I do not understand why the llvm inline pass time is affected by if the function is defined or declared in one cgu but will try to look in to it some more tomorrow.
Is a PR with with the inline hint something to do? even as it do not solve the complete problem a lot of functions is marked with inline in RawVec but not this one liner function.
Can't reproduce in current stable (1.62.0
).
Thank you, @ljedrz and everyone else who has gone to the effort of reproducing or investigating this bug.

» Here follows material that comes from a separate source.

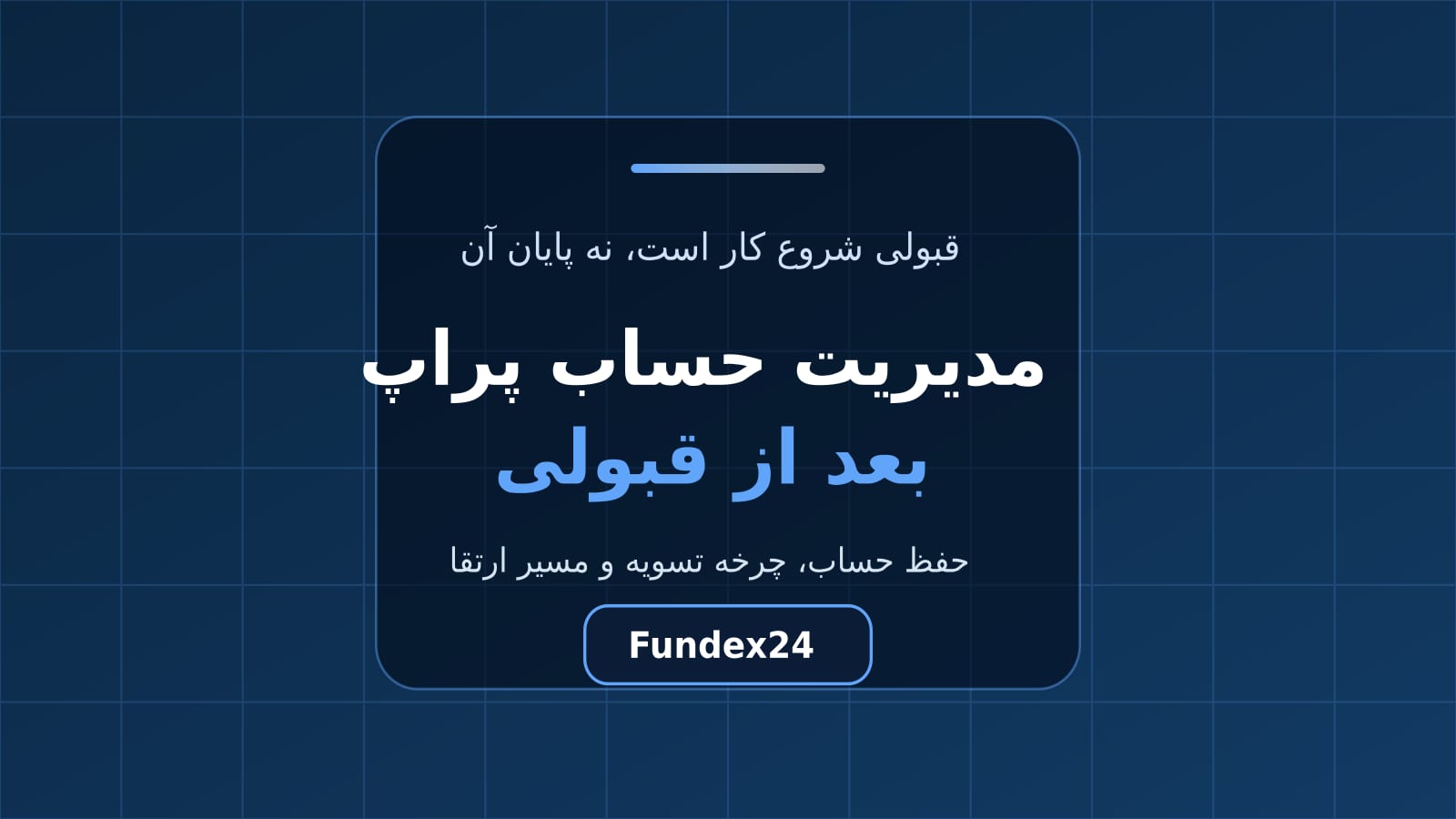 مدیریت حساب پراپ؛ نیمه دومی که کمتر گفته می‌شود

Considering the current status and dtolnay tracing it directly to the pass manager,it looks like we can close this now.
Put this in your main.rs file: https://gist.github.com/dabek/3474504ab3dae4d264b78504a4d2ee21 Run:
See it take half an hour (at least it did for me the only time I had the patience to wait for it).